Tarea a:
Transcribe literalmente el fragmento del artículo sobre la crisis cultural de la posguerra comprendido entre "Creación literaria." y "años de conflicto.", ambos incluidos.

● ● ● ● ● ● ●

Henri-Irénée Marrou, El conocimiento histórico, p. 46.

La crisis cultural


La Guerra acabó por minar la confianza que el hombre contemporáneo había depositado en la razón. De esta forma, durante el periodo posbélico un enorme pesimismo invadió la cultura europea: se había perdido la fe ciega en el progreso ilimitado y en el hombre occidental. Además, a esta crisis intelectual se sumó una profunda transformación moral, tras la cual los valores de preguerra quedaron completamente trastocados. Como bien señala Walter Gropius, un mundo había llegado a su fin:

“Esto es algo más que una guerra perdida. Un mundo ha llegado a su fin. Debemos buscar una solución radical a nuestros problemas”.

Al mismo tiempo, con el regreso de los soldados a casa, se fue forjando el mito de la generación perdida. Esos jóvenes que en el verano de 1914 se habían lanzado a las calles en favor de la guerra, esos mismos que se habían alistado llevados por un hondo sentimiento romántico, volvían ahora del frente tras cuatro años de duros enfrentamientos. Todos habían perdido buena parte de su juventud en la trinchera, pero a algunos la guerra les habían quitado algo más. A los heridos, a los lisiado, a los ciegos… les había sido arrebatado su futuro, su vida. Es justamente uno de esos “desfiles de lisiados” el que narra E. M. Remarque en El regreso.

Creación literaria.

En lo referente a la cuestión literaria, hemos de destacar en primer lugar el importante cambio de rumbo que se produjo en la orientación de éstas obras. La crisis de los fundamentos ideológicos se tradujo en el ámbito cultural en un apogeo del pesimismo, cuyas principales manifestaciones fueron:

– O. Spengler en La decadencia de Occidente describía la estructura cíclica de las civilizaciones con el objetivo de señalar que la occidental se acercaba a su fin.

– H. Hesse en Demian criticó duramente los ideales de la guerra y planteaba la construcción de una nueva civilización con valores distintos.

– Marcel Proust elaboraba un entramado de obras en las que planteaba recuperar el tiempo perdido por el arte en los largos años de conflicto.

● ● ● ● ● ● ●

Tarea b:
Selecciona y copia sin cambios cada una de las filas en las que aparezca la palabra "bottommost".

● ● ● ● ● ● ●

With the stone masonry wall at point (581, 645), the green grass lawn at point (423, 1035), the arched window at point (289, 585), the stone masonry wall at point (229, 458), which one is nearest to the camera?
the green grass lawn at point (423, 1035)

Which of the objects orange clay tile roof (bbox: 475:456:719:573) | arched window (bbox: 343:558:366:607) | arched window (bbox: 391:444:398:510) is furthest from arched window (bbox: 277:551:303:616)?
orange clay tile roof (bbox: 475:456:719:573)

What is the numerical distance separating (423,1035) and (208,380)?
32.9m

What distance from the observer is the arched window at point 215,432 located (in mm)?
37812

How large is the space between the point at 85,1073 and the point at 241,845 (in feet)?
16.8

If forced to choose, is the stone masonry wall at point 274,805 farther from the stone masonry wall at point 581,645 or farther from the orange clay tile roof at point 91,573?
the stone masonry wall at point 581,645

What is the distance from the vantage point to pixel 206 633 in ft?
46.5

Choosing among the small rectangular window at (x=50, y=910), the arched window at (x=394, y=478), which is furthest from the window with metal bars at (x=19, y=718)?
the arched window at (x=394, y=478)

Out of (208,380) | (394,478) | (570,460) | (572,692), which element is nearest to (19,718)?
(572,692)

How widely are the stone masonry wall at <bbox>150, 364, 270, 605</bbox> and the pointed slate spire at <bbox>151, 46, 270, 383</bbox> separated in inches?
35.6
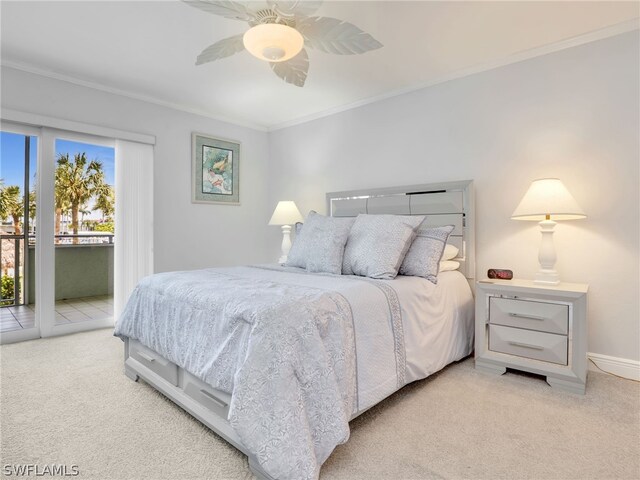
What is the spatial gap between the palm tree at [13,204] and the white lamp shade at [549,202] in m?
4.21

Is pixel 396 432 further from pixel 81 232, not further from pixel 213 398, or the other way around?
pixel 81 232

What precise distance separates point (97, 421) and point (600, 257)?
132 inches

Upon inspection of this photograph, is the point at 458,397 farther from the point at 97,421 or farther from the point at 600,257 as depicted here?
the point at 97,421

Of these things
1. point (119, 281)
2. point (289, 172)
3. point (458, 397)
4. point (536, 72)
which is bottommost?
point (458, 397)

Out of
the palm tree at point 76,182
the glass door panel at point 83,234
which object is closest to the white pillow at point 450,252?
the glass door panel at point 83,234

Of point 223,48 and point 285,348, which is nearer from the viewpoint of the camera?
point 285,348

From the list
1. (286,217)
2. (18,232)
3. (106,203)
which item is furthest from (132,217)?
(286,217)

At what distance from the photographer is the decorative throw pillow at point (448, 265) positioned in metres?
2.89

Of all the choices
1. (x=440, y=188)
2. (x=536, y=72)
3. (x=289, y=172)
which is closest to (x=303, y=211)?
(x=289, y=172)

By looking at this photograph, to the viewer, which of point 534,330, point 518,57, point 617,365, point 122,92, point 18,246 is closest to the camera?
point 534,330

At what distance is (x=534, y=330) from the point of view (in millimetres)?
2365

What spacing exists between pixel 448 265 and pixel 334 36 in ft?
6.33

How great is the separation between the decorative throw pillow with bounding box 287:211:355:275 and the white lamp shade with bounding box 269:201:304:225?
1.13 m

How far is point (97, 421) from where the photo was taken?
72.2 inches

● ● ● ● ● ● ●

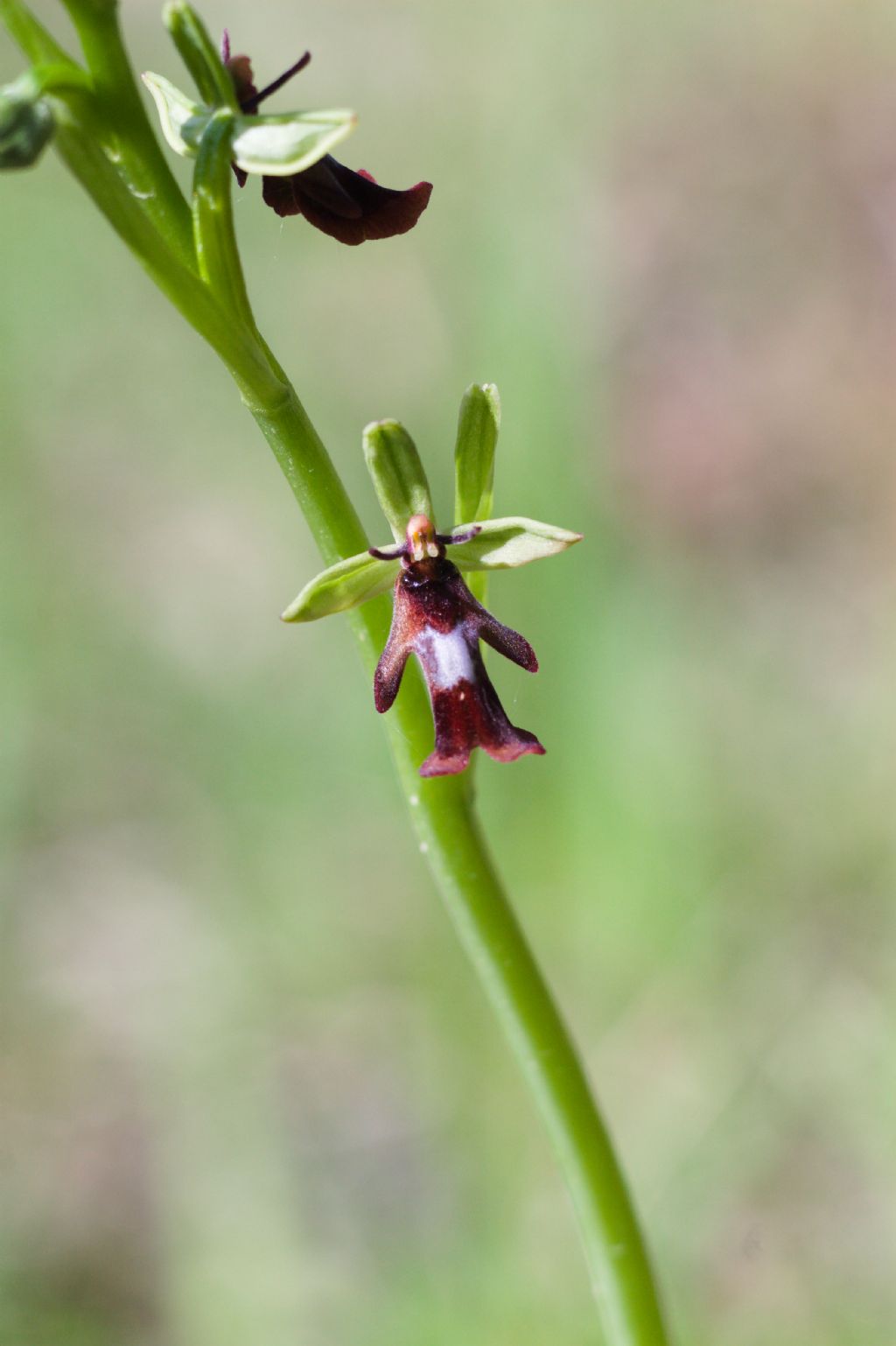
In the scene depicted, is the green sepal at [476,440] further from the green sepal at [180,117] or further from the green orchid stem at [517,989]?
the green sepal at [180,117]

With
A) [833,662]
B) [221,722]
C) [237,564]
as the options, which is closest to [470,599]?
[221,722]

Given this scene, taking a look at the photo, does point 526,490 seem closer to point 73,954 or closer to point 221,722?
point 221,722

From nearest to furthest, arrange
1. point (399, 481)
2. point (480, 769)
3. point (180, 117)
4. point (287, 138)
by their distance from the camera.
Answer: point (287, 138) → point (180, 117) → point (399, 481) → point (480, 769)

● ● ● ● ● ● ●

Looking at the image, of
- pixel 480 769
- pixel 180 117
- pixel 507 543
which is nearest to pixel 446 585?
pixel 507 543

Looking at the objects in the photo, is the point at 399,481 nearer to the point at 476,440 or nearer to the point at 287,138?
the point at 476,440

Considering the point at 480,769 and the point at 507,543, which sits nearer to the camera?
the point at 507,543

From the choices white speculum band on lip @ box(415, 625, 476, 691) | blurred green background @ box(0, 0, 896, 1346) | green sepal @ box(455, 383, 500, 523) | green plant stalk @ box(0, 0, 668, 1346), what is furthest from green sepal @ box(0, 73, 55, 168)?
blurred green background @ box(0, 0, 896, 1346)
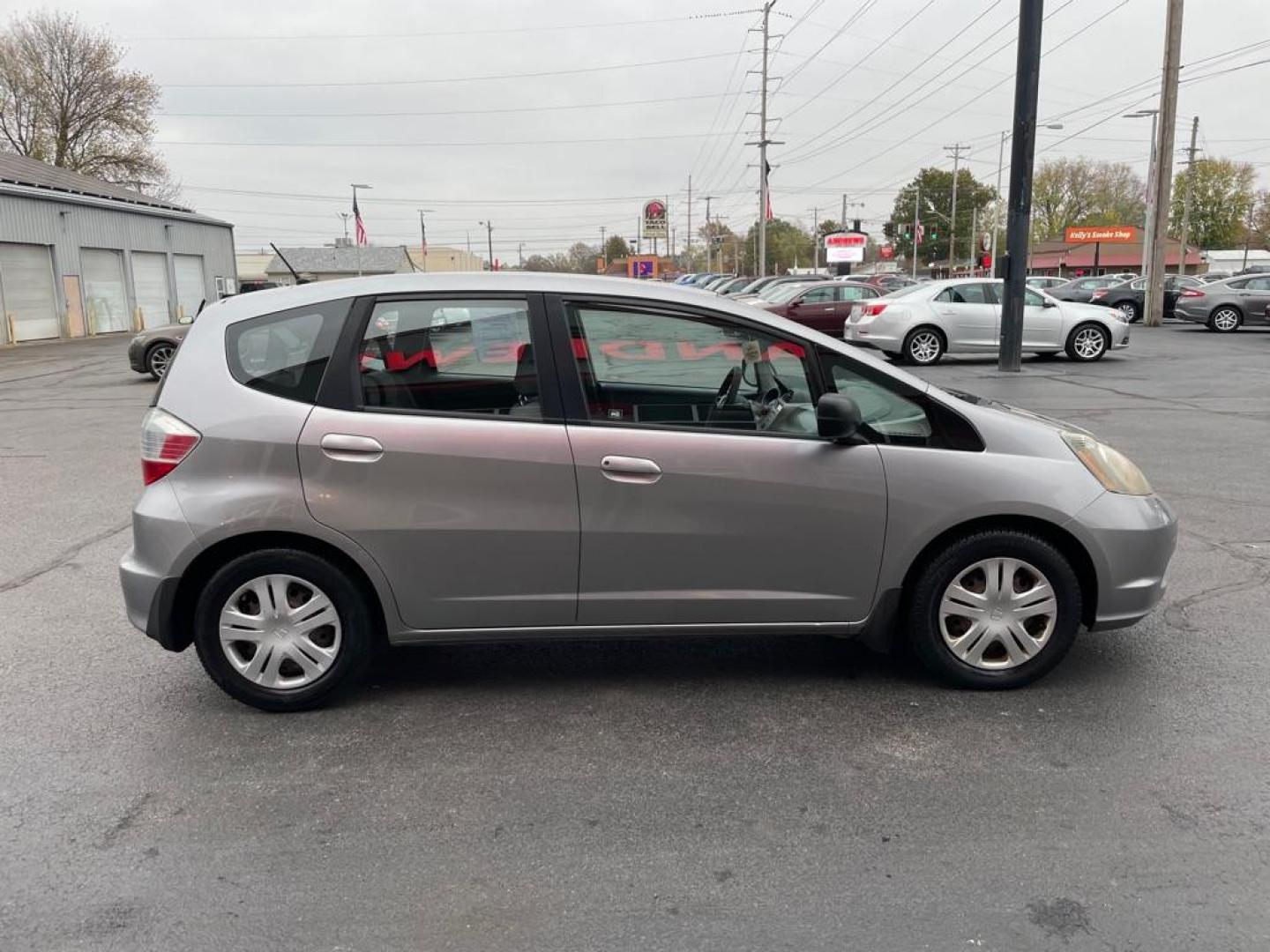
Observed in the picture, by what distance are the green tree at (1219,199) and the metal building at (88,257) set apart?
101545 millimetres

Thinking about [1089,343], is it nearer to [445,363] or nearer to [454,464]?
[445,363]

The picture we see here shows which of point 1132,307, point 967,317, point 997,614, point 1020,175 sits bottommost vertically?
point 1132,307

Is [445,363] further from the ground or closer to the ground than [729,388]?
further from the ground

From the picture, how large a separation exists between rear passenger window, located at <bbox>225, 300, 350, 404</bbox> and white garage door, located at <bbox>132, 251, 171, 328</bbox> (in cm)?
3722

● ● ● ● ● ● ●

Resultado del ejercicio a:
Creación literaria.

En lo referente a la cuestión literaria, hemos de destacar en primer lugar el importante cambio de rumbo que se produjo en la orientación de éstas obras. La crisis de los fundamentos ideológicos se tradujo en el ámbito cultural en un apogeo del pesimismo, cuyas principales manifestaciones fueron:

– O. Spengler en La decadencia de Occidente describía la estructura cíclica de las civilizaciones con el objetivo de señalar que la occidental se acercaba a su fin.

– H. Hesse en Demian criticó duramente los ideales de la guerra y planteaba la construcción de una nueva civilización con valores distintos.

– Marcel Proust elaboraba un entramado de obras en las que planteaba recuperar el tiempo perdido por el arte en los largos años de conflicto.

Resultado del ejercicio b:
which is bottommost?
The picture we see here shows which of point 1132,307, point 967,317, point 997,614, point 1020,175 sits bottommost vertically?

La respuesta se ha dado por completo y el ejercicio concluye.